Exercise: Recast the lines between the one containing "Does the electrical" and the one containing "397 centimetres", inclusive, as a numbered list, leaving out any blank lines.
## Start
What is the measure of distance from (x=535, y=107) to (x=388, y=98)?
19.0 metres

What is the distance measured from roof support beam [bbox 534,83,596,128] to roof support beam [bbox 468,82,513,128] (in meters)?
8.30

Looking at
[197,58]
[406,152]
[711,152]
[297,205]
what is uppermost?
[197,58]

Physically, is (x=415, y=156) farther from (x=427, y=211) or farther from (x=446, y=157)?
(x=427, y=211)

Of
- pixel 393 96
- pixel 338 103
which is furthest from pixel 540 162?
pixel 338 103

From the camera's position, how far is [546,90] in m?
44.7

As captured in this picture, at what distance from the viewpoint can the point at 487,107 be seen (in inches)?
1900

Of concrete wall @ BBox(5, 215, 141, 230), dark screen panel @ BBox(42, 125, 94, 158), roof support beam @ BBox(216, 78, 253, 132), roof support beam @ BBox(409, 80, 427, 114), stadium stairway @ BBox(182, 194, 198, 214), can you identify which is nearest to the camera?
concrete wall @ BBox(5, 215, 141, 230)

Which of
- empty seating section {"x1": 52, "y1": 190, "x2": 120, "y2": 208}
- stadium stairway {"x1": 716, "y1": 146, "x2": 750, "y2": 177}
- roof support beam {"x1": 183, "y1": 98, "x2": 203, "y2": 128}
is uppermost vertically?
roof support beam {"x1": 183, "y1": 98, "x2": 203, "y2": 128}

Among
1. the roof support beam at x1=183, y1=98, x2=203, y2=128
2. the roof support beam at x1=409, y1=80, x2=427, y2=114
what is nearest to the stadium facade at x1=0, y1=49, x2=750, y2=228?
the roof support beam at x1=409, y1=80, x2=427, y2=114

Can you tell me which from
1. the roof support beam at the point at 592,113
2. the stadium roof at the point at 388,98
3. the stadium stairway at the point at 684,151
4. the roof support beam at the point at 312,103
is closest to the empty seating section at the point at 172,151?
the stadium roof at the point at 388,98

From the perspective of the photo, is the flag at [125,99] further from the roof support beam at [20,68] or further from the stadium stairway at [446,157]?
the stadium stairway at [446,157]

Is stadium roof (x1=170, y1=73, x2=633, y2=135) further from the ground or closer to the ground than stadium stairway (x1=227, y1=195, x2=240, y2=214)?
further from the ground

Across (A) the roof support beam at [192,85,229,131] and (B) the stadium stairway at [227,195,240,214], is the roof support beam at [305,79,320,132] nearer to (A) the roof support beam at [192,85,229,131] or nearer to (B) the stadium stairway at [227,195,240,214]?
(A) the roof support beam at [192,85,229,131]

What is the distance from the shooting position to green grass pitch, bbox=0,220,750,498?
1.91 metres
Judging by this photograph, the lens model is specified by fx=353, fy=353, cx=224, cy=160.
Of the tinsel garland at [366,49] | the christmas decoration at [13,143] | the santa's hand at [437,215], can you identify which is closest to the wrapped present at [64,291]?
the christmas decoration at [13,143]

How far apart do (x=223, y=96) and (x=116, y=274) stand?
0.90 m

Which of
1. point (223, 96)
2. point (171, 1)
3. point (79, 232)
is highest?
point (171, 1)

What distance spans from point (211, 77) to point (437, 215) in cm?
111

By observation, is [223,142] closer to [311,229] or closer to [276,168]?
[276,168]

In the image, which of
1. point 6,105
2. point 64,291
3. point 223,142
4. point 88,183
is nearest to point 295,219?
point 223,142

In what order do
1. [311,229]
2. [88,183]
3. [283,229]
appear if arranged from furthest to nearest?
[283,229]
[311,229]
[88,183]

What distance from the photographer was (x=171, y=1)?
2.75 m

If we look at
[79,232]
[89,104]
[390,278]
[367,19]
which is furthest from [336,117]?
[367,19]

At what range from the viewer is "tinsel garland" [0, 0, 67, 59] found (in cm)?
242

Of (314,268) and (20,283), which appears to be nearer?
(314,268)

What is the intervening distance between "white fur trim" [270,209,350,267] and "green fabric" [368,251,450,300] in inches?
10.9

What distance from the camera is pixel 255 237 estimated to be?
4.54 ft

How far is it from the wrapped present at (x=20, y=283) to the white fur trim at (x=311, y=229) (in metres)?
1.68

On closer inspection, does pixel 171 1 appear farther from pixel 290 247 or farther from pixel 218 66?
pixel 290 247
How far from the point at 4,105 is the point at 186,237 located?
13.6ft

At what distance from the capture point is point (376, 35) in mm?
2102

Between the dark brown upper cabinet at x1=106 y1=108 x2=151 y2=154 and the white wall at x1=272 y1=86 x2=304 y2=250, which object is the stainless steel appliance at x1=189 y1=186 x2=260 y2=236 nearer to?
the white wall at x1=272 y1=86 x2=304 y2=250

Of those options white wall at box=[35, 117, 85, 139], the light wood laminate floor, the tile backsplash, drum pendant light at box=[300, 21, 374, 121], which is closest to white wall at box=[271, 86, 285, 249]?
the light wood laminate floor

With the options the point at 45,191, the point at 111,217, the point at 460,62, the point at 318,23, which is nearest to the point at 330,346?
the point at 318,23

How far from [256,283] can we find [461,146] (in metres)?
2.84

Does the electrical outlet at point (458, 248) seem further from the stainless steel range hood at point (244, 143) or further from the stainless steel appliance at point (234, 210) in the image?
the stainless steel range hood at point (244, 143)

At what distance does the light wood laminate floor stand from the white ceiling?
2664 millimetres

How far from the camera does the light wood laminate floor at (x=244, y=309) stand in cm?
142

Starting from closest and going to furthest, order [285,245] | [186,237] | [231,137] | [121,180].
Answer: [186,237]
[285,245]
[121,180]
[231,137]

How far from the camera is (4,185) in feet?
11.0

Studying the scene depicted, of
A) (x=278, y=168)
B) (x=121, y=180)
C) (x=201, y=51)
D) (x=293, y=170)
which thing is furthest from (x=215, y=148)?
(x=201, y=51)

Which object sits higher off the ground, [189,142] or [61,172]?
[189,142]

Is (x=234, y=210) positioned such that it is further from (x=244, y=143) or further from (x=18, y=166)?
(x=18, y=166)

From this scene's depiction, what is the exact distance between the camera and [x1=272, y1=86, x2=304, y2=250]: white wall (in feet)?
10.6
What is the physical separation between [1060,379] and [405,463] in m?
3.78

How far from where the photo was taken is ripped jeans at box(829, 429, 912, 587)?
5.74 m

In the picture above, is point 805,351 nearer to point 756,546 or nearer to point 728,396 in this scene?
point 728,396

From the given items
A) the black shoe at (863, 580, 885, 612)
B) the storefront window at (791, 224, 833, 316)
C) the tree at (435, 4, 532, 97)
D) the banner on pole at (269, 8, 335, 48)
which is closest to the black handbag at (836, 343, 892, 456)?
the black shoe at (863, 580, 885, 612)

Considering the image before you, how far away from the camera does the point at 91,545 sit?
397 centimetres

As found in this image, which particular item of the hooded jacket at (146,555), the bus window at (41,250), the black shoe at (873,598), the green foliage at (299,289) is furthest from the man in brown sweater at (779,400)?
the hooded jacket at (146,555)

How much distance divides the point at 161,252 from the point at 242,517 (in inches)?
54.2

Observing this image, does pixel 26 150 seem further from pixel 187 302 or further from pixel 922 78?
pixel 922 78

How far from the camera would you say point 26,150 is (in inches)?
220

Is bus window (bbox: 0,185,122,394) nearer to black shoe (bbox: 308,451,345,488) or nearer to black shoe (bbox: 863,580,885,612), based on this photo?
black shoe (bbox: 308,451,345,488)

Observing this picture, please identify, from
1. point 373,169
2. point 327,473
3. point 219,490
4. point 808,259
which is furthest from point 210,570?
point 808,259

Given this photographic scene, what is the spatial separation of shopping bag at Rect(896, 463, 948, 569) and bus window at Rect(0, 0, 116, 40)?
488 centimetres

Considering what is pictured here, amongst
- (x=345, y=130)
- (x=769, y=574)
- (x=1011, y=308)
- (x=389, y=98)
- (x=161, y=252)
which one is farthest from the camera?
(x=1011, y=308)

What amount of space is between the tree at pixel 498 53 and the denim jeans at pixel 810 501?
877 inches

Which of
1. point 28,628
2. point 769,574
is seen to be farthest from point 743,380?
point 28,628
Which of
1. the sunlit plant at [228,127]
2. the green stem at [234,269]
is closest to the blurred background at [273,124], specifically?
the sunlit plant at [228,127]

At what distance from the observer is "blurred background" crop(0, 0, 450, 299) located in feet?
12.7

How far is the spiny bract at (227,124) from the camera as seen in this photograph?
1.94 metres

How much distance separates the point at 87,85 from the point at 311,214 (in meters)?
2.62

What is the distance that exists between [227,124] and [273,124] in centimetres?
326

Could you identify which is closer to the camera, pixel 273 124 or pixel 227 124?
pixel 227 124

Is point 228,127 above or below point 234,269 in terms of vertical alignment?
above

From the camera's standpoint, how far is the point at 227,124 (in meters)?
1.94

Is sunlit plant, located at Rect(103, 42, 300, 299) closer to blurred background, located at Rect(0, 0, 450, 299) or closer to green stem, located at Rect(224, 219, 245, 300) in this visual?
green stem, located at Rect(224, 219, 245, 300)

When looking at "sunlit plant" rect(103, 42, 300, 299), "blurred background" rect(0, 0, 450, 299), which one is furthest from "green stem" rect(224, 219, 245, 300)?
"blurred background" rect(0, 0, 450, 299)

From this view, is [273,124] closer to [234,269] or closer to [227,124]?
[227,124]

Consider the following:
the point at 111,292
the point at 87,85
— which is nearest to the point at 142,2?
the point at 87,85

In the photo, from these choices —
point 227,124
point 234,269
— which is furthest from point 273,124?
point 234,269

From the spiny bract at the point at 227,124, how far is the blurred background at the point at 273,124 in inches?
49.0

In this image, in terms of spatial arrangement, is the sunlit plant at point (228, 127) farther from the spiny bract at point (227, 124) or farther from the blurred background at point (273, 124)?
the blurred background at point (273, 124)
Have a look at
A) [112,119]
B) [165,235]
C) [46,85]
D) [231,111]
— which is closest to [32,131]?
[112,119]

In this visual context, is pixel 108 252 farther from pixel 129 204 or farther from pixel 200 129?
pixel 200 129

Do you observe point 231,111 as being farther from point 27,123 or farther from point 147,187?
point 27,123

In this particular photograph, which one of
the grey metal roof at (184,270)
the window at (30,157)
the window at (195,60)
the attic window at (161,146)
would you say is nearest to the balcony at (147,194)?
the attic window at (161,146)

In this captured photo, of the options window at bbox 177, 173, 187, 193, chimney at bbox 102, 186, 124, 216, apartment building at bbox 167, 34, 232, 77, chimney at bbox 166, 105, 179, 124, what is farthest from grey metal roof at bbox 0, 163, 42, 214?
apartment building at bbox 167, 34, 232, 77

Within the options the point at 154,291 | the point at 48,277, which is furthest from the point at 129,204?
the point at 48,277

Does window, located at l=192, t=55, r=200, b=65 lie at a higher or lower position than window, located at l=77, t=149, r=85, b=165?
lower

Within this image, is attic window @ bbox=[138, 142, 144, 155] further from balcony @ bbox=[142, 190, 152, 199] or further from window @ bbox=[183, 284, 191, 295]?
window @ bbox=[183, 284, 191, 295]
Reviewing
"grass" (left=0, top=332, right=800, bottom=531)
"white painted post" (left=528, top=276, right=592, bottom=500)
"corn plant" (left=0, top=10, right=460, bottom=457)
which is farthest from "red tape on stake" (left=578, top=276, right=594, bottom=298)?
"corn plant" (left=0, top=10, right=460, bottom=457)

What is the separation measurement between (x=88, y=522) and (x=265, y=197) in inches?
## End
Answer:
1. Does the electrical outlet at point (458, 248) seem further from the stainless steel range hood at point (244, 143) or further from the stainless steel appliance at point (234, 210) in the image?
2. the stainless steel range hood at point (244, 143)
3. At what distance does the light wood laminate floor stand from the white ceiling?
4. 2664 millimetres
5. How far from the camera does the light wood laminate floor at (x=244, y=309) stand in cm?
6. 142
7. Starting from closest and going to furthest, order [285,245] | [186,237] | [231,137] | [121,180].
8. Answer: [186,237]
9. [285,245]
10. [121,180]
11. [231,137]
12. How far from the camera is (4,185) in feet?
13. 11.0
14. Studying the scene depicted, of
15. A) (x=278, y=168)
16. B) (x=121, y=180)
17. C) (x=201, y=51)
18. D) (x=293, y=170)
19. which thing is furthest from (x=215, y=148)?
20. (x=201, y=51)
21. Which object sits higher off the ground, [189,142] or [61,172]?
22. [189,142]
23. Is (x=234, y=210) positioned such that it is further from (x=244, y=143) or further from (x=18, y=166)?
24. (x=18, y=166)
25. From this scene's depiction, what is the exact distance between the camera and [x1=272, y1=86, x2=304, y2=250]: white wall (in feet)?
26. 10.6
27. What is the physical separation between [1060,379] and [405,463] in m?
28. 3.78
29. How far from where the photo was taken is ripped jeans at box(829, 429, 912, 587)?
30. 5.74 m
31. In the picture above, is point 805,351 nearer to point 756,546 or nearer to point 728,396 in this scene?
32. point 728,396
33. From the given items
34. A) the black shoe at (863, 580, 885, 612)
35. B) the storefront window at (791, 224, 833, 316)
36. C) the tree at (435, 4, 532, 97)
37. D) the banner on pole at (269, 8, 335, 48)
38. which is closest to the black handbag at (836, 343, 892, 456)?
39. the black shoe at (863, 580, 885, 612)
40. Considering the image before you, how far away from the camera does the point at 91,545 sit?
41. 397 centimetres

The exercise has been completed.